[What you are asked to do]: Continue the 1864 New Hampshire court opinion on the writ of review below, starting after its last sentence.

[Provided text]:
— Start —

45 N.H. 403 | N.H. | 1864
The facts disclosed in this case tend to show that Hill, as original plaintiff, recovered his judgment, as upon default, against the present plaintiff as original defendant. Smith, as such defendant, now seeks to reverse the former judgment, and accordingly brings his writ of review. The said Hill residing out of the State, the writ of review appears to have been served upon his attorney of record in the original action. This is a mode of service properly made, being in strict compliance with our statute on that subject. Chapter 194, sec. 9, Comp. Laws.
The writ of review was also served on one Enoch Cass, whose name does not appear upon the original record, as either a real or nominal party. Hence the plaintiff in review, after sueing out his writ, was in no way obliged to seek out Cass for service upon him, as he had no legal notice that he had an interest in the action. It was enough for the plaintiff that he was enabled to make due service of the process upon the original attorney in the action, and when the plaintiff had executed this duty he had discharged all that the law required of him; and he is not now to be prejudiced by an extra-judicial service of the writ upon Cass. Cass was a stranger to the original record, and his name could not be connected with the record, except by leave of the court; no leave has been granted in any way to substitute, or insert the name of Cass, therefore, a service upon him may be regarded as a mere nullity. Hence, the motion to dismiss the action because, Cass being dead, his legal representative is not called in, must be regarded as out of order, and as properly denied.

— End —

[Records]:
— Start —

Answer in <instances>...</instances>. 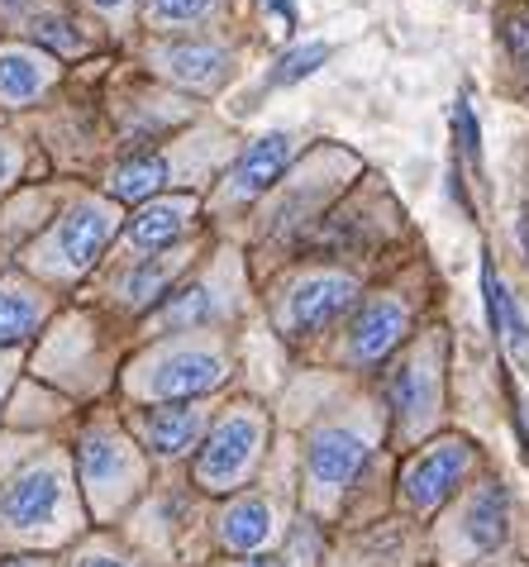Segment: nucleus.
<instances>
[{
	"label": "nucleus",
	"mask_w": 529,
	"mask_h": 567,
	"mask_svg": "<svg viewBox=\"0 0 529 567\" xmlns=\"http://www.w3.org/2000/svg\"><path fill=\"white\" fill-rule=\"evenodd\" d=\"M225 315V291H220V281H191V287H181L173 301H167L158 315H153L148 324H158V329H200V324H210V320H220Z\"/></svg>",
	"instance_id": "nucleus-19"
},
{
	"label": "nucleus",
	"mask_w": 529,
	"mask_h": 567,
	"mask_svg": "<svg viewBox=\"0 0 529 567\" xmlns=\"http://www.w3.org/2000/svg\"><path fill=\"white\" fill-rule=\"evenodd\" d=\"M76 567H129L124 558H111V554H91V558H82Z\"/></svg>",
	"instance_id": "nucleus-27"
},
{
	"label": "nucleus",
	"mask_w": 529,
	"mask_h": 567,
	"mask_svg": "<svg viewBox=\"0 0 529 567\" xmlns=\"http://www.w3.org/2000/svg\"><path fill=\"white\" fill-rule=\"evenodd\" d=\"M24 34L34 39V49H53V53H82L86 49V39L76 34V24L58 10H34L24 20Z\"/></svg>",
	"instance_id": "nucleus-23"
},
{
	"label": "nucleus",
	"mask_w": 529,
	"mask_h": 567,
	"mask_svg": "<svg viewBox=\"0 0 529 567\" xmlns=\"http://www.w3.org/2000/svg\"><path fill=\"white\" fill-rule=\"evenodd\" d=\"M134 430L153 453L177 458V453L191 449L200 430H206V411H200V405H153V411L134 415Z\"/></svg>",
	"instance_id": "nucleus-13"
},
{
	"label": "nucleus",
	"mask_w": 529,
	"mask_h": 567,
	"mask_svg": "<svg viewBox=\"0 0 529 567\" xmlns=\"http://www.w3.org/2000/svg\"><path fill=\"white\" fill-rule=\"evenodd\" d=\"M357 296V281L349 272H310L287 291L282 310H277V324L282 334H315L330 320H339Z\"/></svg>",
	"instance_id": "nucleus-7"
},
{
	"label": "nucleus",
	"mask_w": 529,
	"mask_h": 567,
	"mask_svg": "<svg viewBox=\"0 0 529 567\" xmlns=\"http://www.w3.org/2000/svg\"><path fill=\"white\" fill-rule=\"evenodd\" d=\"M225 377H229V358L215 343L196 339V343H173V349L138 362V372H129V386L144 401H181V396L215 391Z\"/></svg>",
	"instance_id": "nucleus-3"
},
{
	"label": "nucleus",
	"mask_w": 529,
	"mask_h": 567,
	"mask_svg": "<svg viewBox=\"0 0 529 567\" xmlns=\"http://www.w3.org/2000/svg\"><path fill=\"white\" fill-rule=\"evenodd\" d=\"M6 377H10V372H6V362H0V391H6Z\"/></svg>",
	"instance_id": "nucleus-34"
},
{
	"label": "nucleus",
	"mask_w": 529,
	"mask_h": 567,
	"mask_svg": "<svg viewBox=\"0 0 529 567\" xmlns=\"http://www.w3.org/2000/svg\"><path fill=\"white\" fill-rule=\"evenodd\" d=\"M82 482H86V496L96 501V511H115L144 482V463H138V453L120 434L96 430L82 439Z\"/></svg>",
	"instance_id": "nucleus-6"
},
{
	"label": "nucleus",
	"mask_w": 529,
	"mask_h": 567,
	"mask_svg": "<svg viewBox=\"0 0 529 567\" xmlns=\"http://www.w3.org/2000/svg\"><path fill=\"white\" fill-rule=\"evenodd\" d=\"M0 567H49V563H43V558H39V563H34V558H6Z\"/></svg>",
	"instance_id": "nucleus-31"
},
{
	"label": "nucleus",
	"mask_w": 529,
	"mask_h": 567,
	"mask_svg": "<svg viewBox=\"0 0 529 567\" xmlns=\"http://www.w3.org/2000/svg\"><path fill=\"white\" fill-rule=\"evenodd\" d=\"M272 534H277V515L268 501H258V496L235 501L220 519V539H225V548H235V554H258V548L272 544Z\"/></svg>",
	"instance_id": "nucleus-18"
},
{
	"label": "nucleus",
	"mask_w": 529,
	"mask_h": 567,
	"mask_svg": "<svg viewBox=\"0 0 529 567\" xmlns=\"http://www.w3.org/2000/svg\"><path fill=\"white\" fill-rule=\"evenodd\" d=\"M0 529L14 534V539H39V544H58L76 529L72 486H68L62 458L29 463L20 477L0 492Z\"/></svg>",
	"instance_id": "nucleus-1"
},
{
	"label": "nucleus",
	"mask_w": 529,
	"mask_h": 567,
	"mask_svg": "<svg viewBox=\"0 0 529 567\" xmlns=\"http://www.w3.org/2000/svg\"><path fill=\"white\" fill-rule=\"evenodd\" d=\"M91 6H96V10H105V14H115V10H124V6H129V0H91Z\"/></svg>",
	"instance_id": "nucleus-29"
},
{
	"label": "nucleus",
	"mask_w": 529,
	"mask_h": 567,
	"mask_svg": "<svg viewBox=\"0 0 529 567\" xmlns=\"http://www.w3.org/2000/svg\"><path fill=\"white\" fill-rule=\"evenodd\" d=\"M243 567H282L277 558H253V563H243Z\"/></svg>",
	"instance_id": "nucleus-32"
},
{
	"label": "nucleus",
	"mask_w": 529,
	"mask_h": 567,
	"mask_svg": "<svg viewBox=\"0 0 529 567\" xmlns=\"http://www.w3.org/2000/svg\"><path fill=\"white\" fill-rule=\"evenodd\" d=\"M401 334H406V306H401V301H372L353 320L344 353L353 362H377V358H386L396 349Z\"/></svg>",
	"instance_id": "nucleus-15"
},
{
	"label": "nucleus",
	"mask_w": 529,
	"mask_h": 567,
	"mask_svg": "<svg viewBox=\"0 0 529 567\" xmlns=\"http://www.w3.org/2000/svg\"><path fill=\"white\" fill-rule=\"evenodd\" d=\"M392 401H396V420L406 434H419L439 415V362H434V349H419L401 362L396 382H392Z\"/></svg>",
	"instance_id": "nucleus-9"
},
{
	"label": "nucleus",
	"mask_w": 529,
	"mask_h": 567,
	"mask_svg": "<svg viewBox=\"0 0 529 567\" xmlns=\"http://www.w3.org/2000/svg\"><path fill=\"white\" fill-rule=\"evenodd\" d=\"M0 10H14V14H20V10H34V0H0Z\"/></svg>",
	"instance_id": "nucleus-30"
},
{
	"label": "nucleus",
	"mask_w": 529,
	"mask_h": 567,
	"mask_svg": "<svg viewBox=\"0 0 529 567\" xmlns=\"http://www.w3.org/2000/svg\"><path fill=\"white\" fill-rule=\"evenodd\" d=\"M191 219H196V200L191 196H158V200H148V206L134 215L129 244H138V248H167L177 234H186Z\"/></svg>",
	"instance_id": "nucleus-17"
},
{
	"label": "nucleus",
	"mask_w": 529,
	"mask_h": 567,
	"mask_svg": "<svg viewBox=\"0 0 529 567\" xmlns=\"http://www.w3.org/2000/svg\"><path fill=\"white\" fill-rule=\"evenodd\" d=\"M43 315H49V296L24 277H6L0 281V349L29 339L43 324Z\"/></svg>",
	"instance_id": "nucleus-16"
},
{
	"label": "nucleus",
	"mask_w": 529,
	"mask_h": 567,
	"mask_svg": "<svg viewBox=\"0 0 529 567\" xmlns=\"http://www.w3.org/2000/svg\"><path fill=\"white\" fill-rule=\"evenodd\" d=\"M14 177H20V148L10 138H0V186H10Z\"/></svg>",
	"instance_id": "nucleus-26"
},
{
	"label": "nucleus",
	"mask_w": 529,
	"mask_h": 567,
	"mask_svg": "<svg viewBox=\"0 0 529 567\" xmlns=\"http://www.w3.org/2000/svg\"><path fill=\"white\" fill-rule=\"evenodd\" d=\"M115 229H120L115 206H105V200H76V206L43 234V244H34V267L58 281L82 277L86 267L101 258V248L111 244Z\"/></svg>",
	"instance_id": "nucleus-2"
},
{
	"label": "nucleus",
	"mask_w": 529,
	"mask_h": 567,
	"mask_svg": "<svg viewBox=\"0 0 529 567\" xmlns=\"http://www.w3.org/2000/svg\"><path fill=\"white\" fill-rule=\"evenodd\" d=\"M58 82V62L34 43H6L0 49V105H34Z\"/></svg>",
	"instance_id": "nucleus-11"
},
{
	"label": "nucleus",
	"mask_w": 529,
	"mask_h": 567,
	"mask_svg": "<svg viewBox=\"0 0 529 567\" xmlns=\"http://www.w3.org/2000/svg\"><path fill=\"white\" fill-rule=\"evenodd\" d=\"M262 439H268V420H262L258 405H235L215 434L206 439L196 458V482L206 492H235V486L248 482V472L262 458Z\"/></svg>",
	"instance_id": "nucleus-4"
},
{
	"label": "nucleus",
	"mask_w": 529,
	"mask_h": 567,
	"mask_svg": "<svg viewBox=\"0 0 529 567\" xmlns=\"http://www.w3.org/2000/svg\"><path fill=\"white\" fill-rule=\"evenodd\" d=\"M153 62L186 91H215L229 76V53L215 43H173V49L153 53Z\"/></svg>",
	"instance_id": "nucleus-14"
},
{
	"label": "nucleus",
	"mask_w": 529,
	"mask_h": 567,
	"mask_svg": "<svg viewBox=\"0 0 529 567\" xmlns=\"http://www.w3.org/2000/svg\"><path fill=\"white\" fill-rule=\"evenodd\" d=\"M481 281H487V306H491V320H496V329H501L506 349L529 362V315H525V306L501 287V277L491 272V262L481 267Z\"/></svg>",
	"instance_id": "nucleus-20"
},
{
	"label": "nucleus",
	"mask_w": 529,
	"mask_h": 567,
	"mask_svg": "<svg viewBox=\"0 0 529 567\" xmlns=\"http://www.w3.org/2000/svg\"><path fill=\"white\" fill-rule=\"evenodd\" d=\"M272 6H277V24H291V0H272Z\"/></svg>",
	"instance_id": "nucleus-28"
},
{
	"label": "nucleus",
	"mask_w": 529,
	"mask_h": 567,
	"mask_svg": "<svg viewBox=\"0 0 529 567\" xmlns=\"http://www.w3.org/2000/svg\"><path fill=\"white\" fill-rule=\"evenodd\" d=\"M181 262H186V248H158V254L144 258L129 277H124V301L129 306H153L167 291V281L181 272Z\"/></svg>",
	"instance_id": "nucleus-21"
},
{
	"label": "nucleus",
	"mask_w": 529,
	"mask_h": 567,
	"mask_svg": "<svg viewBox=\"0 0 529 567\" xmlns=\"http://www.w3.org/2000/svg\"><path fill=\"white\" fill-rule=\"evenodd\" d=\"M167 182H173L167 157H134V163H124L111 177V196L115 200H148L153 192H163Z\"/></svg>",
	"instance_id": "nucleus-22"
},
{
	"label": "nucleus",
	"mask_w": 529,
	"mask_h": 567,
	"mask_svg": "<svg viewBox=\"0 0 529 567\" xmlns=\"http://www.w3.org/2000/svg\"><path fill=\"white\" fill-rule=\"evenodd\" d=\"M291 153H295V138H291V134H282V130H277V134H262L258 144L235 163V172L225 177V192H220V196L235 200V206H239V200L262 196L277 177H282V167L291 163Z\"/></svg>",
	"instance_id": "nucleus-10"
},
{
	"label": "nucleus",
	"mask_w": 529,
	"mask_h": 567,
	"mask_svg": "<svg viewBox=\"0 0 529 567\" xmlns=\"http://www.w3.org/2000/svg\"><path fill=\"white\" fill-rule=\"evenodd\" d=\"M520 239H525V248H529V215L520 219Z\"/></svg>",
	"instance_id": "nucleus-33"
},
{
	"label": "nucleus",
	"mask_w": 529,
	"mask_h": 567,
	"mask_svg": "<svg viewBox=\"0 0 529 567\" xmlns=\"http://www.w3.org/2000/svg\"><path fill=\"white\" fill-rule=\"evenodd\" d=\"M473 467V444L468 439H439L434 449H425L401 477V496L411 511H434L448 492H458V482Z\"/></svg>",
	"instance_id": "nucleus-8"
},
{
	"label": "nucleus",
	"mask_w": 529,
	"mask_h": 567,
	"mask_svg": "<svg viewBox=\"0 0 529 567\" xmlns=\"http://www.w3.org/2000/svg\"><path fill=\"white\" fill-rule=\"evenodd\" d=\"M210 10H215V0H144L148 24H158V29L196 24V20H206Z\"/></svg>",
	"instance_id": "nucleus-24"
},
{
	"label": "nucleus",
	"mask_w": 529,
	"mask_h": 567,
	"mask_svg": "<svg viewBox=\"0 0 529 567\" xmlns=\"http://www.w3.org/2000/svg\"><path fill=\"white\" fill-rule=\"evenodd\" d=\"M324 58H330V43H305V49H291V53L268 72V86H291V82H301V76L315 72Z\"/></svg>",
	"instance_id": "nucleus-25"
},
{
	"label": "nucleus",
	"mask_w": 529,
	"mask_h": 567,
	"mask_svg": "<svg viewBox=\"0 0 529 567\" xmlns=\"http://www.w3.org/2000/svg\"><path fill=\"white\" fill-rule=\"evenodd\" d=\"M506 525H510V506H506V492L496 482L487 486H477V492L468 496V506H463L458 515V525H454V544H458V554H491L496 544L506 539Z\"/></svg>",
	"instance_id": "nucleus-12"
},
{
	"label": "nucleus",
	"mask_w": 529,
	"mask_h": 567,
	"mask_svg": "<svg viewBox=\"0 0 529 567\" xmlns=\"http://www.w3.org/2000/svg\"><path fill=\"white\" fill-rule=\"evenodd\" d=\"M367 434L349 430V424H324V430L310 439L305 449V482L315 506H334L339 496L349 492V482L363 472L367 463Z\"/></svg>",
	"instance_id": "nucleus-5"
}]
</instances>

— End —

[Output of the task]:
An action on review is presumed to be between the same parties that were originally of record, and to be tried upon the original pleadings and issues in the case, unless for good cause they may have been varied by leave of court. Chap. 192, R. S. And the original plaintiff of record, who recovered his judgment, whether he be in fact the real or nominal party in interest, is treated as the responsible party, and upon the reversal of the judgment is bound to make due restitution to the injured and prevailing party. Little v. Bunce, 7 N. H. 490.
Again the motion to dismiss an action is generally maintained for some legal defect apparent upon the face of the record, and, under our practice, should be made at the first term, and not after the attorney has entered his general appearance in the action, and an imparlance or general continuance has been once had. Sometimes this motion is entertained after a continuance of the action, but not often, unless a right to make it has been reserved under some special entry of notice upon the court’s docket. The motion is treated as dilatory in its character, and is not favored when its tendency is to avoid an enquiry into the true merits of the controversy, or to operate as a bounty to negligence in pleading. Foster v. Hadduck, 6 N. H. 217. We think the court exercised a proper discretion in denying the motion of the defendant in review, and that there should be
Judgment on the verdict.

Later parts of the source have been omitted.